Chapter III

Chapter III

A Chapter by Mounsell

John learns more about his hosts.


As the sun sank ever lower, John began to concern himself with thoughts of shelter.  He knew that a night in the desert would be extremely cold and unpleasant and felt no desire to test his fortitude.  A bitter wind nipped at John’s back, and he wrapped his jacket tightly around his torso.

               Sounds that were previously smothered by the roar of his truck served to disquiet John.  With each disconcerting noise, he turned his head in the direction of its source and quickened his pace.  

               Suddenly, John heard a low rumble.  Looking ahead, John was able to spy two faint lights.  The lights grew brighter and he could make out the outline of a truck.  The driver, too, appeared aware of the man hiking alongside the road.  He pulled his truck over on the opposite side of the road.  Turning his head towards John, the driver looked the hiker over several times and saw that his appearance was atypical of the usual hitchhikers.  The stubble of the man's jaw was trimmed, the clothing he wore appeared somewhat clean, and the shock of black hair atop his head had been carefully combed away from his brow.

               The driver, upon determining that the man was not a threat, shouted out the question, "Need a lift?" 

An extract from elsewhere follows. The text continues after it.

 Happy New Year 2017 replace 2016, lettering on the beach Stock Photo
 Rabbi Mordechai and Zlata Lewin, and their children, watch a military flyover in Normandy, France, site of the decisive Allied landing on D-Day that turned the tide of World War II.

               John looked at the driver and weighed his deal.  This decision took just seconds as a cold wind once again bit at John’s back.  John, replied in the affirmative, and ran to the passenger side of the truck. Once he had lifted his tired body into the cab, John looked around for a map of the area.  On the floor sat an atlas folded back to reveal a map of the area.  John glimpsed at it and saw that the nearest filling station was well outside walking distance.  The driver noticed that John was glancing at the atlas.

               "This isn't a museum.  Feel free to touch it."

               John grabbed it and studied his planned route.  The driver started up the truck and began to speak. 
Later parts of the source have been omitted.